Sem citar crise social e nem números de famintos que explodiu, governo insistiu na versão preliminar do informe em destacar o papel do Auxílio Emergencial.

"As políticas de direitos humanos empreendidas pelo Estado brasileiro foram orientadas para garantia de direitos essenciais das populações mais vulneráveis. Assim, destacam-se como públicos atendidos mulheres, crianças e adolescentes, idosos, povos e comunidades tradicionais e pessoas com deficiência, principalmente", afirmou.

"No contexto da pandemia da COVID-19, que assolou o mundo nos últimos 2 anos e meio, tais públicos estão entre os cerca de 68 milhões de brasileiros diretamente e prioritariamente contemplados pelo Auxílio Emergencial que buscou mitigar os efeitos financeiros causados nas famílias, pois mães chefes de família receberam o auxílio financeiro em dobro, respeitando sua condição de maior vulnerabilidade", disse.

O governo também omitiu a demora na compra de vacinas e o fato de que Bolsonaro chegou a criticar o imunizante.
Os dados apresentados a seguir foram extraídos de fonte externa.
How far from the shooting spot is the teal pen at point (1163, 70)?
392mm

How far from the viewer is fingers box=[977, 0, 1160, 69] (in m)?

No informe, o Executivo apenas afirma que, "em fevereiro de 2022, 85% da população já estão plenamente imunizadas".

"A esse respeito, cabe esclarecer que foram distribuídas mais de 380 milhões de doses de vacina em nosso país, com priorização de grupos mais vulneráveis, inclusive dos povos indígenas, estes já completamente imunizados em sua grande maioria", disse.

O que ainda surpreendeu as entidades da sociedade civil foi a decisão do governo brasileiro de destinar um importante trecho do documento a críticas contra a ONU.

"Apesar do comprometimento do Poder Executivo Federal ao longo do 3º ciclo, temos visto o desenvolvimento de diversas iniciativas relacionadas à RPU sendo apoiadas pela ONU no Brasil sem o envolvimento do governo federal, seja na formulação dessas iniciativas, seja nas etapas subsequentes", afirmou o governo.

O documento ainda se queixou do fato de que, ainda que a competência foi realizar o informe seja do Executivo, a ONU não entrou em contato "para ações de construção de capacidade, apoio ou assistência técnica, ao passo que outros poderes e outros atores foram fortalecidos e priorizados no processo, sem a participação do Governo Federal".

"O que observamos ao longo do 3º ciclo foi uma escolha da ONU em priorizar outros atores institucionais em detrimento do Governo Federal, quando muitas vezes os demais poderes sequer se posicionam como Estado e, nessa divisão confusa de papeis, acabam

"cobrando" do Executivo como se apenas este fosse responsável por dar cumprimento às recomendações endereçadas ao Brasil", criticou o governo.

"Registramos, para o 4º ciclo, a expectativa de que a ONU reposicione sua atuação no país no que diz respeito à maior coordenação com o Poder Executivo nas ações de construção de capacidade, assistência técnica e apoio, sem abandonar os avanços já obtidos com os demais poderes (Legislativo e Judiciário)", completou.